Speaking to The Jerusalem Post, director of the Health Ministry’s National Emergency Operations Center Noa Hasdai said that the drill, which is part of the 6th International Conference on Preparedness and Response to Emergencies and Disasters (IPRED VI), was a resounding success.
Hasdai said that considering the center’s capability to handle up to 8,600 moderately injured people in a crisis situation, she took, “great pride…showing how we save lives” during a crisis to the foreign observers. She added that the conference itself has attained a strong reputation among disaster management professionals globally.
The senior Health Ministry official also explained the flexible adaptive culture that is part of the DNA of their disaster response.
For example, Hasdai said that in the event that hospitals were damaged in a crisis, her ministry, Magen David Adom, ZAKA and others, have plans for how to continue to operate emergency medical services in nearby hospital parking lots.

New issues that Hasdai said the Health Ministry and its partners must deal with in disasters include fake news disinformation campaigns and other cyber threats.
She added that in May 2019, there was an electronic disinformation campaign to cause chaos in the Meron area by broadcasting the fake rumor that there was a measles outbreak.
Her ministry and its partners are now prepared to combat such rumors, both to avoid destabilizing situations and to save the country from wasting deploying its disaster resources unnecessarily.
The earthquake drill, which also included discussion of protocol in a tsunami, was the highlight of four days of sessions with the foreign observers and marked the sixth conference of its kind in Israel.
Generally the conference is held every two years, with past conferences addressing major fires, flooding, urban terror, leaks of hazardous materials and even terror on a soccer field.
Col. Dr. Olga Polyakov, Chief Surgeon of the Home Front Command (HFC), also spoke to the Post on Wednesday, saying, “We’ve done this conference six times and every time showed six different scenarios, and this year we decided to simulate an earthquake.” She added, “We’ve never done that before, we’ve simulated a mass casualty event, toxicology event and so this time we simulated a natural disaster.”

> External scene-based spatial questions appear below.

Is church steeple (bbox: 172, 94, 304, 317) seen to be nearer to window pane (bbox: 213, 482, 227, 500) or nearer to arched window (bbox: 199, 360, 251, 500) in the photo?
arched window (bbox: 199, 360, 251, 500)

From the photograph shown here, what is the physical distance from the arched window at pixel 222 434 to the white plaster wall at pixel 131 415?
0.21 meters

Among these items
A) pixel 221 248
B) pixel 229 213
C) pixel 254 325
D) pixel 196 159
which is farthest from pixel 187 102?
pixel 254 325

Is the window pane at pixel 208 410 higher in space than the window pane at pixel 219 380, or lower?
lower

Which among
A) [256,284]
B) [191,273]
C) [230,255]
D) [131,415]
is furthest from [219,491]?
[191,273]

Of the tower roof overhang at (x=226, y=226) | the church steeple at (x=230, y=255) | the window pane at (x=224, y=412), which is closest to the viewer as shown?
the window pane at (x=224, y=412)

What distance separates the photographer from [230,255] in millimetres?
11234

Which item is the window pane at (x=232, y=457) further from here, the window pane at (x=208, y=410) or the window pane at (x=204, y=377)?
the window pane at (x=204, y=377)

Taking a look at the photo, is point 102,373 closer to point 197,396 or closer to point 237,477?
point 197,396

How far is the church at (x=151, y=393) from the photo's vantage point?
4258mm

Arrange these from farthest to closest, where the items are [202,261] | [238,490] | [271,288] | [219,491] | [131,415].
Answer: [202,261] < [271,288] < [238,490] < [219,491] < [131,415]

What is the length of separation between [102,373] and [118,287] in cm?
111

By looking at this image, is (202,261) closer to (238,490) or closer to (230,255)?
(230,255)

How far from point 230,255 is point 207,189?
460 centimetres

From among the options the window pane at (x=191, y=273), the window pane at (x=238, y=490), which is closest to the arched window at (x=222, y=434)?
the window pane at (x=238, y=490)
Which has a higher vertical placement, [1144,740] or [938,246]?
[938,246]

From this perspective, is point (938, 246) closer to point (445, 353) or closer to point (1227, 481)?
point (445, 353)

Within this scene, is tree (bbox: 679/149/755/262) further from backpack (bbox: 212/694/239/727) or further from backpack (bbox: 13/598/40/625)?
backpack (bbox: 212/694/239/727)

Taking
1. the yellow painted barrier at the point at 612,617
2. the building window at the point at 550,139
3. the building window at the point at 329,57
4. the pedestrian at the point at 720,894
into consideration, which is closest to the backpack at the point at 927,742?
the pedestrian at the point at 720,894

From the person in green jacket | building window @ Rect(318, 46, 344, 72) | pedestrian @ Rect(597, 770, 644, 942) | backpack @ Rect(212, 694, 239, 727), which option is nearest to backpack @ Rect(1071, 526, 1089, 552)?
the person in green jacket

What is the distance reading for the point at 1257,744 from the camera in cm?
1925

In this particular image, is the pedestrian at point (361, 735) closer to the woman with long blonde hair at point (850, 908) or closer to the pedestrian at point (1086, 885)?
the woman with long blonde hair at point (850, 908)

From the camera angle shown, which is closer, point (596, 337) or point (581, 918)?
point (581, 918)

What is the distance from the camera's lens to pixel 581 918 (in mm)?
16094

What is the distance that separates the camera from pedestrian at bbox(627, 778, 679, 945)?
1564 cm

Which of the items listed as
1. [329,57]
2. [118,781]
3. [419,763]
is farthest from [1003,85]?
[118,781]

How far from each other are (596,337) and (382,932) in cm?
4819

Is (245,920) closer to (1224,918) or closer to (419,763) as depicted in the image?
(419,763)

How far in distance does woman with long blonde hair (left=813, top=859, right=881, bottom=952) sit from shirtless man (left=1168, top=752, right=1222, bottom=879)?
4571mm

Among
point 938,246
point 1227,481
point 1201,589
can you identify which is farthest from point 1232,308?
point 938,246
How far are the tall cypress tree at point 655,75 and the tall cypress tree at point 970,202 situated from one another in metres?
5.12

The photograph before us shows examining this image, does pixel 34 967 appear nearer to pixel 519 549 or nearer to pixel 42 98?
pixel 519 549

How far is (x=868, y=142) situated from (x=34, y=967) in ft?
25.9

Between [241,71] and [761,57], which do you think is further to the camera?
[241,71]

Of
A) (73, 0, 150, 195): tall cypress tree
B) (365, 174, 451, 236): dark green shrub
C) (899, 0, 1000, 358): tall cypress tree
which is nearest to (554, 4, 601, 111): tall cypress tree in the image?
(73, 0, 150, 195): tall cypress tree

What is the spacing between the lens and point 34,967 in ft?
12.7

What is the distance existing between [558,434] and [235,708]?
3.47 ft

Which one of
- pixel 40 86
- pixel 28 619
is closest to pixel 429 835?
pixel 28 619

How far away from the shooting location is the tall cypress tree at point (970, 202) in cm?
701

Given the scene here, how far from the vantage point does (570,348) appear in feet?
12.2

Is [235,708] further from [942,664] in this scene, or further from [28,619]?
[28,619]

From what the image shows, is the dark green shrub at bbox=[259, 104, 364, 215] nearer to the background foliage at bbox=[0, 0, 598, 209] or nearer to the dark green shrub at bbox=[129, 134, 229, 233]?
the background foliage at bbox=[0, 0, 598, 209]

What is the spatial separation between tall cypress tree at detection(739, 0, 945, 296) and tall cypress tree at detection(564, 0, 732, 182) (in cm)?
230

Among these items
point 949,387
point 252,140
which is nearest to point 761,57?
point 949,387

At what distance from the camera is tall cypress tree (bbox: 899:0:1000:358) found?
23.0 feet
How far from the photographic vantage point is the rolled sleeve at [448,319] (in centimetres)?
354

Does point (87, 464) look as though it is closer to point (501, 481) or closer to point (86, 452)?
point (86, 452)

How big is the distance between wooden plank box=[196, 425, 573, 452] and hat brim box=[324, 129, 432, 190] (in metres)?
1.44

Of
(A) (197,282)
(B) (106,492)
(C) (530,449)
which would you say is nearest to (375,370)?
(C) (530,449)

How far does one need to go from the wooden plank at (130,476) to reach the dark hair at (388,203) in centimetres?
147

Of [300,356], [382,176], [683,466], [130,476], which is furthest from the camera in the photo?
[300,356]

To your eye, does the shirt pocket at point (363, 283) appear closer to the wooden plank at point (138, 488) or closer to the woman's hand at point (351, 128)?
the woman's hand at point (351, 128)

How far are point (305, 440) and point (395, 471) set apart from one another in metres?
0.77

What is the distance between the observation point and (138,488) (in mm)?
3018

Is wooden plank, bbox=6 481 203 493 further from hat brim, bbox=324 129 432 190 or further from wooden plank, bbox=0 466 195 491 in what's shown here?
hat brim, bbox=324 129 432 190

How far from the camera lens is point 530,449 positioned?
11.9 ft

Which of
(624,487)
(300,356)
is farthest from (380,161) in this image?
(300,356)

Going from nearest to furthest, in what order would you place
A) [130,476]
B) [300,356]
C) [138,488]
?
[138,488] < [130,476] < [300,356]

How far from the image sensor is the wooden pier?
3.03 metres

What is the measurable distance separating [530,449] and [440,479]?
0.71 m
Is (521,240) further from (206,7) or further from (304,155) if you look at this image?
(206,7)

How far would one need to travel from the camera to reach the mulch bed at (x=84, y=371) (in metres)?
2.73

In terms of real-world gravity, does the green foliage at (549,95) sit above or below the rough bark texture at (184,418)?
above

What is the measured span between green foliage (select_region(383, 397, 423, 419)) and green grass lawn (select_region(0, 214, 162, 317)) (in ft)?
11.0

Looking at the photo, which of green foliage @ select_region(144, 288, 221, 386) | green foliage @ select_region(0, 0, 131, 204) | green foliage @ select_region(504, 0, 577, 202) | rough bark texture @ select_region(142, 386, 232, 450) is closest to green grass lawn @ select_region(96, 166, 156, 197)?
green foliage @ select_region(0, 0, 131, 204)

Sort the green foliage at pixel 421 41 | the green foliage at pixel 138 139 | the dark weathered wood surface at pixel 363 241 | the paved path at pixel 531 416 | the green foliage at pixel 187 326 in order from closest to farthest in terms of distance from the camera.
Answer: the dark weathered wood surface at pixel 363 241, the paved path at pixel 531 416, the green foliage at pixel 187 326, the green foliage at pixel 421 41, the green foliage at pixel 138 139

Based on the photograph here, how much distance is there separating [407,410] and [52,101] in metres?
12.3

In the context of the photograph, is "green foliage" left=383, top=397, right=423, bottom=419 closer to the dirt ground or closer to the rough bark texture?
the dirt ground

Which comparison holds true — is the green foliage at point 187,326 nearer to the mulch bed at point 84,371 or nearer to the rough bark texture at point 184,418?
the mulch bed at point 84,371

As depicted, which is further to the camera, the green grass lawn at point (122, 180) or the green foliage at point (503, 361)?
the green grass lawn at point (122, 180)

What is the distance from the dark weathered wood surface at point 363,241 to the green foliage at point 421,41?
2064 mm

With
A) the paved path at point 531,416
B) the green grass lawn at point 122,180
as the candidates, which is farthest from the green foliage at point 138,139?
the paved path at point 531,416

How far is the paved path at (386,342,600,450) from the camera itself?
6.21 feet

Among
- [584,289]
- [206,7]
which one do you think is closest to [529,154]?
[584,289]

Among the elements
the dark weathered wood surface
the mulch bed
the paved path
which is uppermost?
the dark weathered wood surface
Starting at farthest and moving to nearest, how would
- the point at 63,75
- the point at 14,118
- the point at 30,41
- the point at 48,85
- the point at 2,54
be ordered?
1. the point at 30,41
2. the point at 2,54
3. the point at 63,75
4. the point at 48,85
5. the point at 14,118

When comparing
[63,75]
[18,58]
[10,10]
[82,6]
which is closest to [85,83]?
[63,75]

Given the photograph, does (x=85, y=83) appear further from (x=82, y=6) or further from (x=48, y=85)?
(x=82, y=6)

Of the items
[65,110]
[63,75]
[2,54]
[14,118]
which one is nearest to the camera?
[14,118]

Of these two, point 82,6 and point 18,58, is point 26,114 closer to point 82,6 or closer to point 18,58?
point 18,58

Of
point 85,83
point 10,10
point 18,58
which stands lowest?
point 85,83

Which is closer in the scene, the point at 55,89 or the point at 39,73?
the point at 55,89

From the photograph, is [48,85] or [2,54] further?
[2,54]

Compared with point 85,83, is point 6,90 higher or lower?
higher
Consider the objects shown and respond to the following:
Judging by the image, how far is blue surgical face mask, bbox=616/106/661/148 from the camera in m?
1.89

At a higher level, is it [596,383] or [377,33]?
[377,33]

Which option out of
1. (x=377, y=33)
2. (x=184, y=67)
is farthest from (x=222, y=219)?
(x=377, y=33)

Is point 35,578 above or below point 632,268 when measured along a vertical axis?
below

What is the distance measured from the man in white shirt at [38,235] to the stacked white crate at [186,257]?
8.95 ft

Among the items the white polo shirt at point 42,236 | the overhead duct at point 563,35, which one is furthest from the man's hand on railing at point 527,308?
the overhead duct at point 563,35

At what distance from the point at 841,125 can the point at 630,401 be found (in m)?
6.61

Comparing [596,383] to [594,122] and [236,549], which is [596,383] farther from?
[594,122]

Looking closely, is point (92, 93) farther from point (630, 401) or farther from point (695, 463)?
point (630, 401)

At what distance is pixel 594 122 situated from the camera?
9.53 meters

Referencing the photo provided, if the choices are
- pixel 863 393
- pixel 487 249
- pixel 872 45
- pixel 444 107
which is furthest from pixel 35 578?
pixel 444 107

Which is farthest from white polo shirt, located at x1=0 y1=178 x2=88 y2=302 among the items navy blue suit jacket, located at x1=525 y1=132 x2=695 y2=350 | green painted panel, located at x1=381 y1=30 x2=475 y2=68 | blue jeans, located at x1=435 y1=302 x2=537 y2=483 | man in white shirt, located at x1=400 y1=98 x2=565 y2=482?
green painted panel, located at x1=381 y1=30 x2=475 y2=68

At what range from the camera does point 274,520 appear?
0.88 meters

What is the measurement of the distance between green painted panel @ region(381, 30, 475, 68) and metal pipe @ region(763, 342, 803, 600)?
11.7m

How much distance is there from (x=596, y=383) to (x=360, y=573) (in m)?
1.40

The HFC’s Medical Department is a unique department which has two roles. On the one hand, it is responsible for providing medical treatment to all troops in the command, while on the other hand, it is responsible for preparing all civilian medical centers in the country for emergency scenarios like war, and for natural disasters like earthquakes.
If such disasters strike Israel, the HFC would play a central role in rescuing civilians from toppled buildings and providing them with medical care.
Israel has often aided countries struck by natural disasters, sending teams from the IDF Medical Corps and from the Home Front Command’s Search and Rescue unit to provide rescue services and medical aid in field hospitals in countries such as Haiti, the Philippines, Japan, Turkey, and Nepal.
While a tsunami was not simulated, participants discussed their effect and how other nations like Japan deal with them.
“There is a concern that tsunamis could strike Israel following a disaster like earthquakes,” Polyakov said. “There is no country in the world which is completely prepared for events like earthquakes and tsunamis.”
Instead, authorities can plan and prepare for such natural disasters including drills like those held on Wednesday during IPRED.
Planning is already underway for the next conference in January 2022.